While she was in her fourth year of college, she worked for the Office of Planning and Budget.[6] From March 1995 to December 1996, she served as a collaborator at BGV Corredores de Bolsa, and from 1998 to 2000 at the Center for Economic and Financial Research in Santiago.[7]
In 2001 she joined the Macroeconomic Advisory of the Ministry of Economy and Finance, at the request of her former professor ant then minister Isaac Alfie.[8] In that position, she participated in the design and implementation of measures against the 2002 crisis, and in the restructuring process of the total government debt in May 2003.[7][9] From 2005 to 2010, she served as an advisor to the Debt Management Unit of the Ministry of Economy and Finance, at the request of then-minister Danilo Astori.[8] She was its head from 2011 to 2014, when she resigned to join the presidential campaign of Luis Lacalle Pou as economic adviser.[10]

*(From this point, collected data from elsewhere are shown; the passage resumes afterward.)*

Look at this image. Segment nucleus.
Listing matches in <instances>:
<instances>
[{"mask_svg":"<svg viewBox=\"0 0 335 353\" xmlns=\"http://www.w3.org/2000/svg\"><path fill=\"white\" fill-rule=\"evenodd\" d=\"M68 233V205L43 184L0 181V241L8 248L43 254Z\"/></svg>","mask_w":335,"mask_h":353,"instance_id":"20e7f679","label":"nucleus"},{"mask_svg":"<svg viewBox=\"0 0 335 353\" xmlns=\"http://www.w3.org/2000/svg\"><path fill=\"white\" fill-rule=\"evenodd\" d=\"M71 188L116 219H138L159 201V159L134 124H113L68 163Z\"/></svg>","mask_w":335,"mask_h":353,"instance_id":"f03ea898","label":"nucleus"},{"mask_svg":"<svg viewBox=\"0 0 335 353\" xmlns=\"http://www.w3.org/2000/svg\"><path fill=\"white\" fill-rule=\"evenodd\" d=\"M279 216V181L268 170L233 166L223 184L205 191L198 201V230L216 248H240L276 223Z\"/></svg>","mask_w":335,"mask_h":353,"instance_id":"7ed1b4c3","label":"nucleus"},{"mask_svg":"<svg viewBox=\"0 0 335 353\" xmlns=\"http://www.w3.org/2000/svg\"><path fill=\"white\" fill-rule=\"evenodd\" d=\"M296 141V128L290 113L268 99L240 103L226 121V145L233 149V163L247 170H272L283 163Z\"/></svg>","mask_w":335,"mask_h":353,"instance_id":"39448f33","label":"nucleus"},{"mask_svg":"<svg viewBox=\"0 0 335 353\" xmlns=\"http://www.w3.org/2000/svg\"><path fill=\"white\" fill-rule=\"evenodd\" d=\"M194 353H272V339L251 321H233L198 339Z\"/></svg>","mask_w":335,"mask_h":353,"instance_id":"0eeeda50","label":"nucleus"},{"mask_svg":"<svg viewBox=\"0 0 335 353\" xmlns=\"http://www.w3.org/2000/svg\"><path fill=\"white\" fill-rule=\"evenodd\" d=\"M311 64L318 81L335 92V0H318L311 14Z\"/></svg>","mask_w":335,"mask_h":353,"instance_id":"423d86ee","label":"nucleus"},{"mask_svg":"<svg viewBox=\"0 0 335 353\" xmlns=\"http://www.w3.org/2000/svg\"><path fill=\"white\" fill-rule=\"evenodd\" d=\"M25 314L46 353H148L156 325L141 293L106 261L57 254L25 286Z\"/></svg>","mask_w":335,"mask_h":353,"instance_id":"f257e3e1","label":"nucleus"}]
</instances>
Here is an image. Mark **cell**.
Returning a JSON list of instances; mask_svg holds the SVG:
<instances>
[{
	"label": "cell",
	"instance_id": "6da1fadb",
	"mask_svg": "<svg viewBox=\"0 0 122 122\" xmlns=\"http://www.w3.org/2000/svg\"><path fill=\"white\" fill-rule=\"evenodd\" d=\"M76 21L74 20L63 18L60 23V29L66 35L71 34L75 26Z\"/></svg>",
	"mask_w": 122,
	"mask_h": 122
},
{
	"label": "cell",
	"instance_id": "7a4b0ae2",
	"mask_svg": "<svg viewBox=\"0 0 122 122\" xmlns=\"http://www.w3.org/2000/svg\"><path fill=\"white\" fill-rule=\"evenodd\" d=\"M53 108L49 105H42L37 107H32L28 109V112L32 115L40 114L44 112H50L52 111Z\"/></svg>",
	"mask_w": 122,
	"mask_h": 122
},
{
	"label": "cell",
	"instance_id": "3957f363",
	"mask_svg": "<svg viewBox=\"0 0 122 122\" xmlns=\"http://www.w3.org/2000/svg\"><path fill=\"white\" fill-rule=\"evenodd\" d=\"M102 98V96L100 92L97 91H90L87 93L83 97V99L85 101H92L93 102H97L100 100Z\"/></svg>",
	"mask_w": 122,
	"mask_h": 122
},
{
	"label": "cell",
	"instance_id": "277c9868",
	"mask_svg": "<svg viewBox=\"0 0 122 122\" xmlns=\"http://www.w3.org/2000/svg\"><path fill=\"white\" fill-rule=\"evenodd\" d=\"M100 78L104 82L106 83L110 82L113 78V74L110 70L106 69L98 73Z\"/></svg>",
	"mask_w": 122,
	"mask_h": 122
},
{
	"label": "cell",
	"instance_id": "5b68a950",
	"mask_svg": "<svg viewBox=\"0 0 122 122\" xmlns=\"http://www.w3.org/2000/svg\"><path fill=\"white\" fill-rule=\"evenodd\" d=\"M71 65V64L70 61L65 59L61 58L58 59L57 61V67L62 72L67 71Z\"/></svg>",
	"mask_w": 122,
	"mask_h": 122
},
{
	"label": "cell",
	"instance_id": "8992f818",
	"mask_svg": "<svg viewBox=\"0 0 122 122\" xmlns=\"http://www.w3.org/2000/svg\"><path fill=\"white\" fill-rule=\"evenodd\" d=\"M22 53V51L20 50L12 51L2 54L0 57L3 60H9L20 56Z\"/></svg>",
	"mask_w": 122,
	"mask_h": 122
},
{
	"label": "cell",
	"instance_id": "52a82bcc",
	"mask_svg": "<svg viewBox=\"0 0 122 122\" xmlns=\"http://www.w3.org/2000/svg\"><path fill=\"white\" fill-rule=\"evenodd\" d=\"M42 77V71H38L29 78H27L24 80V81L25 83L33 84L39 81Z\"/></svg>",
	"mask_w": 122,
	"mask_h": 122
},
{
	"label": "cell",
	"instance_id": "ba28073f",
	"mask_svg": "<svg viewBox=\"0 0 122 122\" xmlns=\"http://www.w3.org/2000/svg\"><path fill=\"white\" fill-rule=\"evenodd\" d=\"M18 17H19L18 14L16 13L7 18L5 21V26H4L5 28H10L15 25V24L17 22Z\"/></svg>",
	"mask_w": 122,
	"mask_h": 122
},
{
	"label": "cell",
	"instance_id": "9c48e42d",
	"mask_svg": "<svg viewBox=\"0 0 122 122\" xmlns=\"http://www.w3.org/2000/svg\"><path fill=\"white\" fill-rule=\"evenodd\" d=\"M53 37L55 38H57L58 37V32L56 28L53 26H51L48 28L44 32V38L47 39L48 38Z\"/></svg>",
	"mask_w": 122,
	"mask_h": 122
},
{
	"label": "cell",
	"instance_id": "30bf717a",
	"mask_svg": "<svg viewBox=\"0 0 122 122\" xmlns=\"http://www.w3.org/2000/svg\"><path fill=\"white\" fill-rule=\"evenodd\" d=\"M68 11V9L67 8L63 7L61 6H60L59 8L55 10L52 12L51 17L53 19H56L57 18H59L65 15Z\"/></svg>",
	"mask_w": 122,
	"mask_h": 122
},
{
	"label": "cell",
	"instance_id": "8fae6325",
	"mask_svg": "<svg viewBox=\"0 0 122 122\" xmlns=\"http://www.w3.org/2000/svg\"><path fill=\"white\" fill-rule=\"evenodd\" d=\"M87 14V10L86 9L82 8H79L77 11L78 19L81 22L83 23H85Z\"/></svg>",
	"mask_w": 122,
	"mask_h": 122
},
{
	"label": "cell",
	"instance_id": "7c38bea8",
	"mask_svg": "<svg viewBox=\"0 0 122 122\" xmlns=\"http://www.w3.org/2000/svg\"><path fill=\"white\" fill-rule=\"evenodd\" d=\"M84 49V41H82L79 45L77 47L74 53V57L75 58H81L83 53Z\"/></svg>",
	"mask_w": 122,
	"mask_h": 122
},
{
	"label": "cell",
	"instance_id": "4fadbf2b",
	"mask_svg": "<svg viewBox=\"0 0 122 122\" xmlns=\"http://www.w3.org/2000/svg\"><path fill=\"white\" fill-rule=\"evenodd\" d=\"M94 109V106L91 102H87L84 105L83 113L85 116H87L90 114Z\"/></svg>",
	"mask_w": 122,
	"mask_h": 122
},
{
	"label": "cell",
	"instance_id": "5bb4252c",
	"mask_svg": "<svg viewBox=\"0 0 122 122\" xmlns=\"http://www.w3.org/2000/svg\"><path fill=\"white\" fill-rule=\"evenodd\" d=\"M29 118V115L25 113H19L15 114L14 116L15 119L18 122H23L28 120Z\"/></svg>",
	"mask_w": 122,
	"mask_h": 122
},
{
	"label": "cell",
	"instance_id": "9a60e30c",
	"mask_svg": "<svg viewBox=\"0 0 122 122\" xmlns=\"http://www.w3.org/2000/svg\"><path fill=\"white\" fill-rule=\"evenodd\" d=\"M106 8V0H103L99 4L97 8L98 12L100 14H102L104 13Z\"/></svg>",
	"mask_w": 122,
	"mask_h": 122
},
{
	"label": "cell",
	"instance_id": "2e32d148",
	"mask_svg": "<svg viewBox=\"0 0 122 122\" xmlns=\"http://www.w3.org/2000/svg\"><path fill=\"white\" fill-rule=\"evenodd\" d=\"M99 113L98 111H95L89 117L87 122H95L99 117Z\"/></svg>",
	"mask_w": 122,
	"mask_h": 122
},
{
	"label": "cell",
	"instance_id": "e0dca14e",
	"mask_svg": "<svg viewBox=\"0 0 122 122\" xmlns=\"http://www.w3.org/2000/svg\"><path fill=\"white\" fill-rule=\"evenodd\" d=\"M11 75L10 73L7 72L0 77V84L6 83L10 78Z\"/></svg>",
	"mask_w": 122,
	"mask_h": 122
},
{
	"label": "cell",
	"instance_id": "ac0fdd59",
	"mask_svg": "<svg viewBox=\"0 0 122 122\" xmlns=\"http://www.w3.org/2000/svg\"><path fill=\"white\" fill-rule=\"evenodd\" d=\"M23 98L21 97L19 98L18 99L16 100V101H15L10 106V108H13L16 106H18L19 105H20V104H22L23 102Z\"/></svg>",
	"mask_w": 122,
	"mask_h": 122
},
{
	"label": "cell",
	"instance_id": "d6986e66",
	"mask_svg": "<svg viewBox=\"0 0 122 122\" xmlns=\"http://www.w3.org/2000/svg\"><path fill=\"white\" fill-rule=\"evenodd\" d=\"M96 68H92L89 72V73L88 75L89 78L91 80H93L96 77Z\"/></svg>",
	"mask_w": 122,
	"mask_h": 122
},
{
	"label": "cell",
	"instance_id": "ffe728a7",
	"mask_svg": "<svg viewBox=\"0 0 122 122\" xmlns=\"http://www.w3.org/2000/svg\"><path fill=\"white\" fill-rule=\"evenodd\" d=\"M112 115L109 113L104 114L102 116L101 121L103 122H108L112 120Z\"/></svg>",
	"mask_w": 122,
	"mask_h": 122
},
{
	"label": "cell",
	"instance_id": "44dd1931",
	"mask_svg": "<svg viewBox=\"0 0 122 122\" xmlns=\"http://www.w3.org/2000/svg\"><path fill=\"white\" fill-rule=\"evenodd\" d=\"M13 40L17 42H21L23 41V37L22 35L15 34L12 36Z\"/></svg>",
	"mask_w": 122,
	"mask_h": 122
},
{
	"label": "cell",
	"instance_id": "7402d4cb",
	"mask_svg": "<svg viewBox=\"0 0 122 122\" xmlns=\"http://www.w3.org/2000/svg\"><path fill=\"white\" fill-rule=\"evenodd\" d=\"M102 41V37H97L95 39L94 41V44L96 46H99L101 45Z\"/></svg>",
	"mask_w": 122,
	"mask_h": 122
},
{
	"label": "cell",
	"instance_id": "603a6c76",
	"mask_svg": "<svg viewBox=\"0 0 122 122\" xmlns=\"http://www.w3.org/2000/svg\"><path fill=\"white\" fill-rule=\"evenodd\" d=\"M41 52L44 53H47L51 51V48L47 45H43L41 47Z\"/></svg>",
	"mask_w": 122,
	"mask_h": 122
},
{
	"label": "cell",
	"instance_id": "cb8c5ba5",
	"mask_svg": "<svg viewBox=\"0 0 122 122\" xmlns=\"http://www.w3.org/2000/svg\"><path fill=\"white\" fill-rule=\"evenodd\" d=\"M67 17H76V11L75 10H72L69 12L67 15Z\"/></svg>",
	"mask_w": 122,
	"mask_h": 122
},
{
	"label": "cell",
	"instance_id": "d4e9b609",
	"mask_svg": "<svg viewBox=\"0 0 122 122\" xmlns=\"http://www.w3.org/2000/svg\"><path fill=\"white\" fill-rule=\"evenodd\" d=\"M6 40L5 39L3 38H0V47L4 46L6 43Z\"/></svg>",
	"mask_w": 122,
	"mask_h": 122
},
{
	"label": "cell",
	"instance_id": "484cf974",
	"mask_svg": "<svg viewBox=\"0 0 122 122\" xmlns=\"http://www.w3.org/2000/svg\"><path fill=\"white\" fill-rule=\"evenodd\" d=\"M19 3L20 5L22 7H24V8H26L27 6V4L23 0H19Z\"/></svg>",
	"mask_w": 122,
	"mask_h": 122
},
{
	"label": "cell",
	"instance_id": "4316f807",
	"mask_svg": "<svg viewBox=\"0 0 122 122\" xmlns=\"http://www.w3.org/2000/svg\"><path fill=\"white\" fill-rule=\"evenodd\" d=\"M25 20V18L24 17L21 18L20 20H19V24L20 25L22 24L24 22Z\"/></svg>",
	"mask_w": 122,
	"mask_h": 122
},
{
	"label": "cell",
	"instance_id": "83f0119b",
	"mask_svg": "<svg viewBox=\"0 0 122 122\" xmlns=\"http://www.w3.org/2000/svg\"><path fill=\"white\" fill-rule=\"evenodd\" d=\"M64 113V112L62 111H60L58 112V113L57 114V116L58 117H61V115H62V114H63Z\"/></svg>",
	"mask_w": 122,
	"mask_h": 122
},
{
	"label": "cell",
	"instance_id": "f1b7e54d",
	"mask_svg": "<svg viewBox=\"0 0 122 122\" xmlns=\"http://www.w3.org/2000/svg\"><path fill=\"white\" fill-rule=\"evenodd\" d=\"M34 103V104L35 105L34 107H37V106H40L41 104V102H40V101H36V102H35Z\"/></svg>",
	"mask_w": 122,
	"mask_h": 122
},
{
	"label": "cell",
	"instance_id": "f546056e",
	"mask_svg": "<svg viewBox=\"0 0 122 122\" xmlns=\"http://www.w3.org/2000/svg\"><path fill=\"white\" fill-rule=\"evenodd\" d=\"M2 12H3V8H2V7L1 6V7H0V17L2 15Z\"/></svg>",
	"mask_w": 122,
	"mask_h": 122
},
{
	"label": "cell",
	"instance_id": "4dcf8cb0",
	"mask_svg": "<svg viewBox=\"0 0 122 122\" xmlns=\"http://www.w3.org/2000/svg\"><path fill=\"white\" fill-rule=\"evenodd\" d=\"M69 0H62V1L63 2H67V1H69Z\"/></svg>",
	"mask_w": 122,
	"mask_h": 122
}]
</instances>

A member of the National Party, Arbeleche was in charge of economic issues for the presidential campaigns of Luis Lacalle Pou in 2014 and 2019.[12][13] On December 16, 2019, she was formally announced by the president-elect Lacalle Pou as head of the Ministry of Economy and Finance, becoming on March 1, 2020, the first woman to hold the position.[14][15] During the process of reactivating the Uruguayan economy as a result of the COVID-19 pandemic, Arbeleche expressed her admiration for Keynesian economics.[16]
With her husband Juan Alzugaray, Arbeleche has two sons born in Chile and a daughter born in Boston.[18][19] She is a Roman Catholic and has done social work as a catechist and teacher in slums.[20][6]
In 2014 she was featured on the cover of the magazine Seis Grados of the newspaper El Observador.[21]